* _TRECHO DO DOCUMENTO_
============
Quanto mais o “estado empreendedor” fracassa, mais adeptos ele ganha

Apesar de todos os exemplos práticos em contrário, quando iremos aprender?

21/10/2016

Quanto mais o “estado empreendedor” fracassa, mais adeptos ele ganha

Apesar de todos os exemplos práticos em contrário, quando iremos aprender?

Com a estrepitosa implosão de todos os recentes experimentos socialistas (Venezuela) e intervencionistas (Brasil e Argentina) na América Latina, restou apenas uma única bandeira a ser empunhada com algum vigor pela esquerda: o estado empreendedor.

O estado empreendedor seria aquele que faz parcerias com -- e concede subsídios para -- empresas e, com isso, se torna capaz de criar bens e serviços para a população.

Atualmente, a condutora intelectual deste movimento é a professora Mariana Mazzucato.  Nascida em Roma a 16 de junho de 1968, mudou-se com os pais, quando ainda tinha 4 anos, para os EUA, país em que viveu quase toda a sua vida até o ano 2000.  Atualmente, a doutora Mazzucato leciona "Economia da Inovação" na Universidade de Sussex, no Reino Unido.

Junto a Thomas Piketty e Paul Krugman, pode-se dizer que Mazzucato também já adquiriu um lugar cativo entre os "economistas estrelas" que defendem políticas governamentais intervencionistas, não importa o quanto estas já tenham se revelado desastrosas.

Mas, contrariamente a Piketty e Krugman, que fazem apenas repetir chavões e lugares-comuns, o argumento da professora Mazzucato é, convenhamos, um tanto provocador e original.  Segundo suas pesquisas, o setor privado não deveria se queixar dos altos impostos que tem de pagar, e nem das travas regulatórias às quais tem de obedecer.  Em vez de reclamar, as empresas e os consumidores deveriam, isso sim, agradecer ao governo, pois impostos e regulamentações são os principais impulsionadores da inovação e do crescimento.

Em seu livro O Estado Empreendedor, a autora se compromete a "demonstrar que o Estado não é um ente burocrático lento e pesado, mas sim a organização mais empreendedora do mercado, a qual assume os investimentos de maior risco."

Por este ponto de vista, quando o estado gasta o dinheiro dos pagadores de impostos com Pesquisa e Desenvolvimento, ele alcança descobertas científicas que o setor privado utilizará para fabricar novos produtos e serviços.  Talvez sua frase mais provocadora seja a de que "sem o estado, o Google não existiria".
============
* _DADOS REGISTRADOS_
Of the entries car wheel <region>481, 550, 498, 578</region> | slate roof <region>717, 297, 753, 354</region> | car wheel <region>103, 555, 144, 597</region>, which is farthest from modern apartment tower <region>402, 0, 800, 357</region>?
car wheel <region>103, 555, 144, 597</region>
============
* _O QUE FAZER_
1) Por favor, explique em uma a três frases por que, segundo o argumento de Mazzucato apresentado no trecho, as empresas e os consumidores deveriam agradecer ao governo em vez de reclamar dos impostos e das regulamentações.
2) Responda com base no trecho:
(a) Que bandeira restou à esquerda após a implosão dos experimentos socialistas e intervencionistas na América Latina?
(b) Que disciplina Mariana Mazzucato leciona e em qual universidade?
(c) Que empresa, segundo a frase de Mazzucato, não existiria sem o estado?
3) Transcreva do trecho tudo o que vai desde "Junto a Thomas" até "e do crescimento.".
Os dados não têm relação com o trecho.

* _RESPOSTAS POR TAREFA_
1) Segundo esse argumento, impostos e regulamentações são os principais impulsionadores da inovação e do crescimento. Quando o estado gasta o dinheiro dos pagadores de impostos com Pesquisa e Desenvolvimento, alcança descobertas científicas que o setor privado utiliza para fabricar novos produtos e serviços.

2)
(a) O estado empreendedor.
(b) "Economia da Inovação", na Universidade de Sussex, no Reino Unido.
(c) O Google.

3)
Junto a Thomas Piketty e Paul Krugman, pode-se dizer que Mazzucato também já adquiriu um lugar cativo entre os "economistas estrelas" que defendem políticas governamentais intervencionistas, não importa o quanto estas já tenham se revelado desastrosas.

Mas, contrariamente a Piketty e Krugman, que fazem apenas repetir chavões e lugares-comuns, o argumento da professora Mazzucato é, convenhamos, um tanto provocador e original.  Segundo suas pesquisas, o setor privado não deveria se queixar dos altos impostos que tem de pagar, e nem das travas regulatórias às quais tem de obedecer.  Em vez de reclamar, as empresas e os consumidores deveriam, isso sim, agradecer ao governo, pois impostos e regulamentações são os principais impulsionadores da inovação e do crescimento.